For Smashwords: you’re done. The file is ready to upload for the meatgrinder. For Kindle, however, we have a few more steps.
MOBIPOCKET CREATOR
update: October 2013: As of now, Amazon does not support the uploading of PRC files, which the following section creates. I will leave this here, but know that if you followed my above methods, directly uploading the word document will *probably* get you the best benefits.
There we go. That should help divide this section up. Okay, you need to go here: http://www.mobipocket.com/en/downloadsoft/DownloadCreator.asp and download and install Mobipocket Creator. This is the program we’ll be using for all these steps.
1. Okay, once it’s installed, run the program. You’ll get the initial start up menu. Of all these choices, you want to click, under Import From Existing File, the first option, HTML Document.
2. Next screen, you’ll need to click browse and find wherever it was you saved the Web Page, Filtered file from earlier. Select it, then click import.
3. All right, now we’ll go through the various options here. First, click cover image on the left. Add your cover image, finding wherever you have the file saved on your computer. Click update at the bottom.
4. Book settings: change Book Type from Default to eBook. Click update.
5. Metadata: this isn’t crucial, but do it anyway. Punch in your eBook title and your author name (don’t worry about the rest). Scroll down and click update.

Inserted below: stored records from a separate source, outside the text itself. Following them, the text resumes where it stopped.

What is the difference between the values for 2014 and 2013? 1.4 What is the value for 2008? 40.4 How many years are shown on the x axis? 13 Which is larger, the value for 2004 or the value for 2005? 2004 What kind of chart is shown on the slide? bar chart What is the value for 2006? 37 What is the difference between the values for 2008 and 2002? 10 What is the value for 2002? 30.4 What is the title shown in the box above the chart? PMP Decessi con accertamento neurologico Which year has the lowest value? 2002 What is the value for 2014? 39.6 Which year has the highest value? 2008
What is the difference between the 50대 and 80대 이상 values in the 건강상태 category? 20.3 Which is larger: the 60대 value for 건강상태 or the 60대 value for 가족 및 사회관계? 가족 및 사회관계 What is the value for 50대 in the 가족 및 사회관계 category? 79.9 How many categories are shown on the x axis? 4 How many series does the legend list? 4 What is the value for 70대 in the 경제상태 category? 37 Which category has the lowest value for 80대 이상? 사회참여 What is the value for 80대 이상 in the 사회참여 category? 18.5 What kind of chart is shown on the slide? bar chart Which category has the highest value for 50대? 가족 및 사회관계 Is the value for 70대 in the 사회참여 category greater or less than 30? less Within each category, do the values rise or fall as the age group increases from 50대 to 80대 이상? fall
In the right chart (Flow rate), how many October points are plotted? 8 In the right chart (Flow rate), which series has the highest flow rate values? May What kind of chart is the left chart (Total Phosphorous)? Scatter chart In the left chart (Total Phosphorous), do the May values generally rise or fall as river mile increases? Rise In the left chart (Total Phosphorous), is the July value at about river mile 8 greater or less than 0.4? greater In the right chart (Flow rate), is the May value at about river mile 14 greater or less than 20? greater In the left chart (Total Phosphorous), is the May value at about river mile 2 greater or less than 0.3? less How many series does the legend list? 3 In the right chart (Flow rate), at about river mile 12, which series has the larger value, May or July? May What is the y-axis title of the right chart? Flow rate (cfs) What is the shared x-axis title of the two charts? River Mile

6. Okay, now up at the top row of commands, you’ll see Build. Click that. Under the options that pop up next, leave it as no compression, no encryption. Click build. Now it’ll build it, and give you options of what to do next. Click “open folder containing ebook”. Okay, now this will show you where your PRC file is located. For convenience, you might want to just drag the PRC file onto your desktop (you can always recreate it fairly easily if need be, and once you upload the PRC file to Amazon, you can just delete it off your desktop).
7 (optional). Now, if you take the charger that came with your Kindle, pull off the electrical plug end, you’ll have a USB connector. Plug that into your PC, the other into your Kindle, and you can actually copy and paste the above PRC file onto your Kindle itself. The best thing about this is then you can unhook your Kindle, turn it on, and see *exactly* how your book will look like when it’s for sale. If this is your first time, I’d definitely click next page repeatedly to check your entire book, looking for any weird or bizarre formatting errors, hopefully which you can correct with ease.
8. Okay, that done, take that PRC file, go to Amazon, and upload the PRC directly where Amazon asks for your book content. And you’re done! Everything work out great? Then good luck, have fun.
If there’s errors, or weird complications…sorry. This guide is meant to help with the most basic of problems, a nice guideline to get things looking sane. Sometimes, particularly if you’ve done weird formatting on your own in the past, or jacked with Styles, you can get some strange errors. So if you have a specific, and I want to emphasize that, specific problem, go to http://www.kindleboards.com/index.php/board,60.0.html, create an account, and say hello. There’s a ton of indie authors there, all who’ve formatted for Kindle, and have loads of experience. They’re on the nicer side, too. Ask your question, providing as much detail as you can about what’s going on. Odds are high your problem will be solved.